Data Structures for Andela: Iterators (part 1)

As part of Stack Overflow's pro-diversity initiatives, I have been helping Andela by mentoring one of their fellows, Bosun, in data structures and algorithms. In the Stack Overflow "default open" style, I am putting some of our notes on the internet, in the hope they will be useful to more people. Most of the code is either pseudo-code or JavaScript, which we chose because it's simple and easy to access and everyone pretty much knows the basics of it.

Tree

Andela notes index

  1. Iterators (part 1)
  2. Iterators (part 2)
  3. Stacks
  4. Queues
  5. Implementing a calculator (part 1)
  6. Implementing a calculator (part 2)
  7. Trees & Graphs
  8. Compression: RLE encoding and decoding
  9. Compression: Huffman encoding (part 1)
  10. Compression: Huffman encoding (part 2) & decoding

In bold the current part, links point to the other available parts, in italics the parts not yet available.

A disclaimer

IANACS! A lot of the following may be wrong, simplistic or offensive to c++ developers. That's because I am a self-taught frood that knows where his towel is, and not one of those fancy-pants computer scientists. If you encounter any problem, ask your parents if this content is suitable for your programming religion.

Iterators (aka enumerations)

Iterators or enumerations are sets with an order. In practice, they are sets of elements (objects, values...), which implement the following behaviors:

MoveForward(); // prepares the next element
Current();     // returns the current element
IsEnd();       // returns true if at the last element, false otherwise

In .NET, MoveForward() and IsEnd() are combined in one method in the IEnumerator interface. In JavaScript, the three methods are collapsed into one, next(), which advances to the next element, and returns a composite object of the form { value: <current>, done: <isEnd> }.

What's cool about them

They are a great starting point to build a library of functions you can chain toghether. If you ever met LINQ or jQuery you might have seen them. By the way, JavaScript natively offers some support, but they are functions which are easy enough to write and extremely powerful once available.

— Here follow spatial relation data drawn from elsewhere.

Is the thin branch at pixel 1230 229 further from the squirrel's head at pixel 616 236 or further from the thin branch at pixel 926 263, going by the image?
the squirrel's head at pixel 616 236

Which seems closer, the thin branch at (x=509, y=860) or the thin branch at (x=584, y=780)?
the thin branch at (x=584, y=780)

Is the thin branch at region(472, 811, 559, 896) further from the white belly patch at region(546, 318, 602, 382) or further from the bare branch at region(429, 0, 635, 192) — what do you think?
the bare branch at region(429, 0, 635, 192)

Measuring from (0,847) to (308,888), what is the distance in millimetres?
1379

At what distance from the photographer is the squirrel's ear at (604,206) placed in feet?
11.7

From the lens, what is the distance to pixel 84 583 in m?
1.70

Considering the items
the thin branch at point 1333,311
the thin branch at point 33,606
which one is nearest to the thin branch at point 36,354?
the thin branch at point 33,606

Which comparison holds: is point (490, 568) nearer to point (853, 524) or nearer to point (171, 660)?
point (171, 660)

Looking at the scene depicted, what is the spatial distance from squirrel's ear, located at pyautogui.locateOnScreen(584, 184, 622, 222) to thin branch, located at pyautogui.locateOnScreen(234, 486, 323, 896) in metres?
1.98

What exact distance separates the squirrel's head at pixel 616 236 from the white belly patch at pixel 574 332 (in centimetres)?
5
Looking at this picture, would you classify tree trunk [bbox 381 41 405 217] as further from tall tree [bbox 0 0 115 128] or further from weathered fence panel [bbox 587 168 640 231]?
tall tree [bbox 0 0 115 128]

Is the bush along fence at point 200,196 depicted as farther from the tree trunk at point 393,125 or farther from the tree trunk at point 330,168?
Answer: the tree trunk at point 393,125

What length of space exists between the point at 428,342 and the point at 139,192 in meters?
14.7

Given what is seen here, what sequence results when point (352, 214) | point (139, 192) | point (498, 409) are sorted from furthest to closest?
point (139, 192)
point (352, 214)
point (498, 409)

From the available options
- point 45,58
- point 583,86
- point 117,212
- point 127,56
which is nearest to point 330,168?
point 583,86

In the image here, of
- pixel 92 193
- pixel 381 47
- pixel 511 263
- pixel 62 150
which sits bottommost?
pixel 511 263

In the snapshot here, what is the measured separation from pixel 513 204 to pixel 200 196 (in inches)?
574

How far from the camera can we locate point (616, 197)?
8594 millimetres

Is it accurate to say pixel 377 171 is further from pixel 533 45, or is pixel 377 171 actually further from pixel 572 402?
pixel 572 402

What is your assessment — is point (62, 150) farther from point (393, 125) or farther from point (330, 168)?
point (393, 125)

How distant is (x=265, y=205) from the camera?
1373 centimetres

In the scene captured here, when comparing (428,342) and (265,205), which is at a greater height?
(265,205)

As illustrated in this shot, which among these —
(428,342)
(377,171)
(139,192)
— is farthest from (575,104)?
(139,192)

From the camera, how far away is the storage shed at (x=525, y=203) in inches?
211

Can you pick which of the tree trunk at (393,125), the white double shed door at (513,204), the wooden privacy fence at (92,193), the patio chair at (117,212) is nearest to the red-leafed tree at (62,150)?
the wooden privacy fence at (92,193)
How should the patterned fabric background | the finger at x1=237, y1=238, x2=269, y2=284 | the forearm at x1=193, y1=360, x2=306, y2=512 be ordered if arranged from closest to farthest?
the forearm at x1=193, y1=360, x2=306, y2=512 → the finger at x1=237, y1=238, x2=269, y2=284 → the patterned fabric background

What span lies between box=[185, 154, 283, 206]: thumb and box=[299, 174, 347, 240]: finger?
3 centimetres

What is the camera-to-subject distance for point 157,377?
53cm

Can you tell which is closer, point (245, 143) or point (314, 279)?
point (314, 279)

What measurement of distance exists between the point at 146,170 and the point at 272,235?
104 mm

There are two categories of functions that we can compose:

  • functions that work on the single elements, and can be implemented lazily.
  • functions that work by iterating the whole set (and thus are functions of the whole set)

In this blog post I'll focus on the lazy functions, and I'll cover the other functions in the next part.

Limitations

There are two main limitations to iterators. Firstly they can, in general, be iterated only once. Which is simple English for the posh "not idempotent". Think of them as pointers to items in a set: the element they point to might be mutated or not available for another iteration; or they could be generators: the element might not be retrievable anymore; or they could be reading a IO port, whose value is effectively not under the control of the iterator.

Secondly, they offer no random access.

Oh, but they can be infinite.

A sample iterator

A nice way of implementing a base iterator, which uses JavaScript 6 is using generator functions. These allow us to use the yield keyword which makes building enumerators a breeze. This iterator is infinite and returns all natural numbers (ℕ)

function* numbers() {
    var i = 0;
    while (true) {
        yield i++;
    }
}

this can then be used as such:

var num = numbers();

console.log(num.next());  // { value: 0, done: false }
console.log(num.next());  // { value: 1, done: false }

This returns an object with two properties: value and done. These are equivalent to the two methods I described above.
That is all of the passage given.